| SET EXERCISE |
Convert the part of the records that begins with the line containing "Of the options" and runs through the end of the records into a numbered list, one item per line, with blank lines omitted.

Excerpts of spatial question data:
--- begin ---

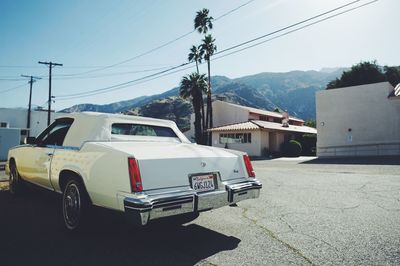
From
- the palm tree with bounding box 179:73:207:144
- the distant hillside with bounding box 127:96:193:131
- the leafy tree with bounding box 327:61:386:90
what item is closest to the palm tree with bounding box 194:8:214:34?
the palm tree with bounding box 179:73:207:144

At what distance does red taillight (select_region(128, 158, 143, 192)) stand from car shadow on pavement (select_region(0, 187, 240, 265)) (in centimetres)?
40

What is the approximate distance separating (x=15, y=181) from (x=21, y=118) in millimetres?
47242

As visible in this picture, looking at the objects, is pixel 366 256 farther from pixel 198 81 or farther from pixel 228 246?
pixel 198 81

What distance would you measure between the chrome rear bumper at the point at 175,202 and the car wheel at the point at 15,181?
4.43 m

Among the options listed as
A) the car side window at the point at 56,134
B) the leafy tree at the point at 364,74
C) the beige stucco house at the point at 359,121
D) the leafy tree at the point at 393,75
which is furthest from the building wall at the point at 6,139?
the leafy tree at the point at 393,75

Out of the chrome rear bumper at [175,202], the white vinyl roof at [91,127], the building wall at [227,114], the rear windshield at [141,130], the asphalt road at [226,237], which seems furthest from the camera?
the building wall at [227,114]

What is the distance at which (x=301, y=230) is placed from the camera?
13.4 ft

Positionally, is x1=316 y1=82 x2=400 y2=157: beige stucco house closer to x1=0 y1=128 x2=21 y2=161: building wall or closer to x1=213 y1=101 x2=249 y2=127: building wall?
x1=213 y1=101 x2=249 y2=127: building wall

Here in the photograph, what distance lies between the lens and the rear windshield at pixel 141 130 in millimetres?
4520

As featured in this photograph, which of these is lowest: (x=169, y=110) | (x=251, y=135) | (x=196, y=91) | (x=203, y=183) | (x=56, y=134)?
(x=203, y=183)

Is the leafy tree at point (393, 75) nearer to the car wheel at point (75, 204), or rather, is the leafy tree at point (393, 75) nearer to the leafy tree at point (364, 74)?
the leafy tree at point (364, 74)

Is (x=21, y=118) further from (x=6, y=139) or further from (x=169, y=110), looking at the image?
(x=169, y=110)

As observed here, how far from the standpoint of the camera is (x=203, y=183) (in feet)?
12.0

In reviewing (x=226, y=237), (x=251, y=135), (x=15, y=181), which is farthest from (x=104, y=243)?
(x=251, y=135)
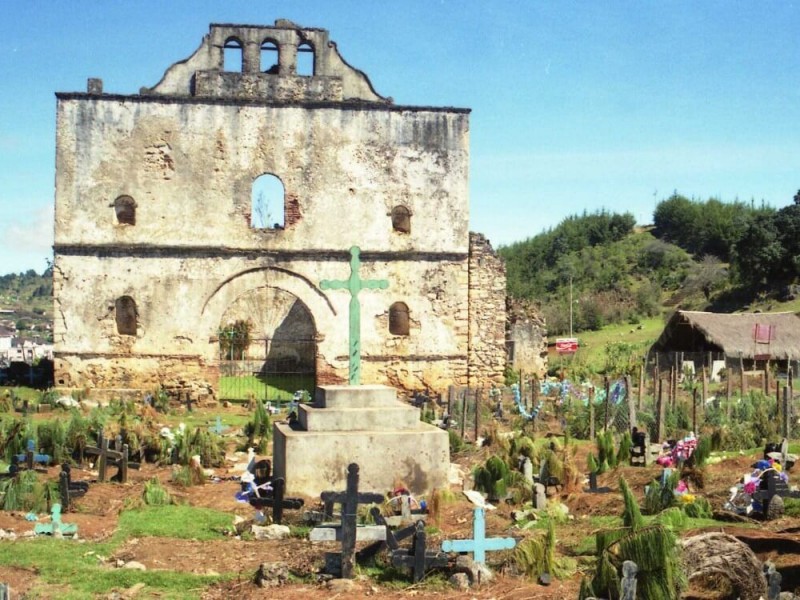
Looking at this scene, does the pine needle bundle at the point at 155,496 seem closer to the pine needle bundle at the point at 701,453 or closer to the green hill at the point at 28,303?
the pine needle bundle at the point at 701,453

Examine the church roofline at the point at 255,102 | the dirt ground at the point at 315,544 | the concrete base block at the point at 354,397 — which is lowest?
the dirt ground at the point at 315,544

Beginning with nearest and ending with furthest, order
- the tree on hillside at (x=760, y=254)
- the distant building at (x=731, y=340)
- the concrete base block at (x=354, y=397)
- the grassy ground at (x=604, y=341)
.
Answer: the concrete base block at (x=354, y=397) → the distant building at (x=731, y=340) → the grassy ground at (x=604, y=341) → the tree on hillside at (x=760, y=254)

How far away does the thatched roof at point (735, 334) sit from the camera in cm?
2809

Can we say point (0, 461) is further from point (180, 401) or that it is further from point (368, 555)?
point (180, 401)

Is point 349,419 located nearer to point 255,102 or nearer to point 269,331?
point 255,102

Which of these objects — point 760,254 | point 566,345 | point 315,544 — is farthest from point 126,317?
point 760,254

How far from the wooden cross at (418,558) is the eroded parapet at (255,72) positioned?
55.8 ft

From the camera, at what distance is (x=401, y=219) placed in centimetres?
2398

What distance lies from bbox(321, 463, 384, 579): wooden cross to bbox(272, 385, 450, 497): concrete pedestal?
2605 mm

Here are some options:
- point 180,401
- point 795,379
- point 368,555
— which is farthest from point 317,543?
point 795,379

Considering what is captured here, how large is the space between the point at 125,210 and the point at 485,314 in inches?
349

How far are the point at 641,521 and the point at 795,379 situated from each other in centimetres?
1994

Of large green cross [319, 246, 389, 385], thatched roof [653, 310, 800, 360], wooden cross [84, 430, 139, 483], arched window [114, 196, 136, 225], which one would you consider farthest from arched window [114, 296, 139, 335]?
thatched roof [653, 310, 800, 360]

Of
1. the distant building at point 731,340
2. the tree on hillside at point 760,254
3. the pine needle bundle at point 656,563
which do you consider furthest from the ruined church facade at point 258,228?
the tree on hillside at point 760,254
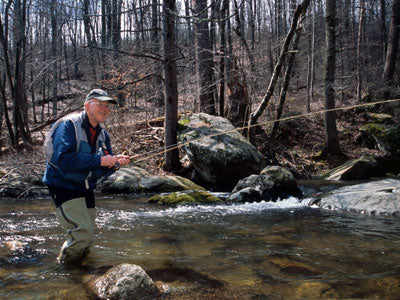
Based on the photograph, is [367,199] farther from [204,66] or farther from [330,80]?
[204,66]

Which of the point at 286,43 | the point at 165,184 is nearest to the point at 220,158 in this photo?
the point at 165,184

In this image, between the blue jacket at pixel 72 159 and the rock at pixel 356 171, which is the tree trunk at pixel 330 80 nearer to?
the rock at pixel 356 171

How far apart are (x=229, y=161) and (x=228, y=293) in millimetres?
7718

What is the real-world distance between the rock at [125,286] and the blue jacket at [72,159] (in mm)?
1014

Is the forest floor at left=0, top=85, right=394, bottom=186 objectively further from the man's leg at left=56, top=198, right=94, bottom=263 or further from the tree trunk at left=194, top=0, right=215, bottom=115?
the man's leg at left=56, top=198, right=94, bottom=263

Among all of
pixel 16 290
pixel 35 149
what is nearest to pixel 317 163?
pixel 35 149

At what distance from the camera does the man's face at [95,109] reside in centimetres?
385

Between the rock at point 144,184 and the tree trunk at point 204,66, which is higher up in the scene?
the tree trunk at point 204,66

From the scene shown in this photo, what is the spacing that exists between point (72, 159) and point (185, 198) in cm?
559

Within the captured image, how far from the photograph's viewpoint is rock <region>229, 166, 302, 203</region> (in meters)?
9.15

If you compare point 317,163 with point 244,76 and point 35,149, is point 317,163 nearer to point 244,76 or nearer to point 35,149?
point 244,76

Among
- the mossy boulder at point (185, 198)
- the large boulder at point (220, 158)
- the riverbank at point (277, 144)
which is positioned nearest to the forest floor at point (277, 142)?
the riverbank at point (277, 144)

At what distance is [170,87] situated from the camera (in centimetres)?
1173

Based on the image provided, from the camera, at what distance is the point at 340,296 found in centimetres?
333
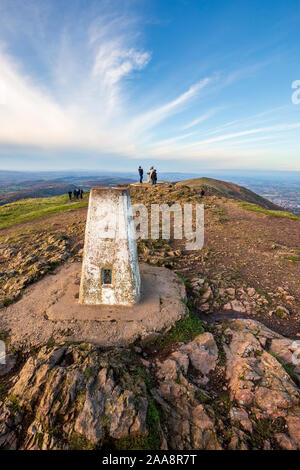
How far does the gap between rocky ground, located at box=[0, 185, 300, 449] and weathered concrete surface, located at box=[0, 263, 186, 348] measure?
41 cm

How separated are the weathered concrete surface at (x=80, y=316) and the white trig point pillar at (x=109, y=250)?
62 cm

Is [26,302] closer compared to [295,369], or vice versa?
[295,369]

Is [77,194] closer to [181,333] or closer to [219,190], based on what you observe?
[219,190]

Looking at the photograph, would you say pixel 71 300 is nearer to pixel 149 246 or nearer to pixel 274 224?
pixel 149 246

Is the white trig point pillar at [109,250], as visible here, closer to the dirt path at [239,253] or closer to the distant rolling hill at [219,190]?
the dirt path at [239,253]

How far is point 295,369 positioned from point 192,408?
418cm

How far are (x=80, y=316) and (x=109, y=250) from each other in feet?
9.99

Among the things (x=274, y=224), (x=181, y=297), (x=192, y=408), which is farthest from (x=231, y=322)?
(x=274, y=224)

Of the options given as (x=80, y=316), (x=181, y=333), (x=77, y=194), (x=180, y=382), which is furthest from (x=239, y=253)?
(x=77, y=194)

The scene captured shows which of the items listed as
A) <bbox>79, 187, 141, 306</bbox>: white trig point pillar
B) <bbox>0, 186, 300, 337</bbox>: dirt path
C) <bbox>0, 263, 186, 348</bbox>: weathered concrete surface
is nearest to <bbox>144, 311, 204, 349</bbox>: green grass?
<bbox>0, 263, 186, 348</bbox>: weathered concrete surface

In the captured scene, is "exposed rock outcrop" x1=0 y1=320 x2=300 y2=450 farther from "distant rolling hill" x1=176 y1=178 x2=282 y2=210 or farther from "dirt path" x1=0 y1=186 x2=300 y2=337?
"distant rolling hill" x1=176 y1=178 x2=282 y2=210

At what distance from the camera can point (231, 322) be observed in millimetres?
9672

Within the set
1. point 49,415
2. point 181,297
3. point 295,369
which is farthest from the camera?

--- end ---

| OUTPUT OF THE EXERCISE |
1. Of the options given as (x=80, y=316), (x=181, y=333), (x=77, y=194), (x=180, y=382), which is furthest from (x=239, y=253)?
2. (x=77, y=194)
3. The scene captured shows which of the items listed as
4. A) <bbox>79, 187, 141, 306</bbox>: white trig point pillar
5. B) <bbox>0, 186, 300, 337</bbox>: dirt path
6. C) <bbox>0, 263, 186, 348</bbox>: weathered concrete surface
7. is nearest to <bbox>144, 311, 204, 349</bbox>: green grass?
8. <bbox>0, 263, 186, 348</bbox>: weathered concrete surface
9. In the captured scene, is "exposed rock outcrop" x1=0 y1=320 x2=300 y2=450 farther from "distant rolling hill" x1=176 y1=178 x2=282 y2=210 or farther from "dirt path" x1=0 y1=186 x2=300 y2=337?
10. "distant rolling hill" x1=176 y1=178 x2=282 y2=210
11. At what distance from the camera can point (231, 322) be observed in millimetres?
12. 9672
13. Within the set
14. 1. point 49,415
15. 2. point 181,297
16. 3. point 295,369
17. which is farthest from the camera?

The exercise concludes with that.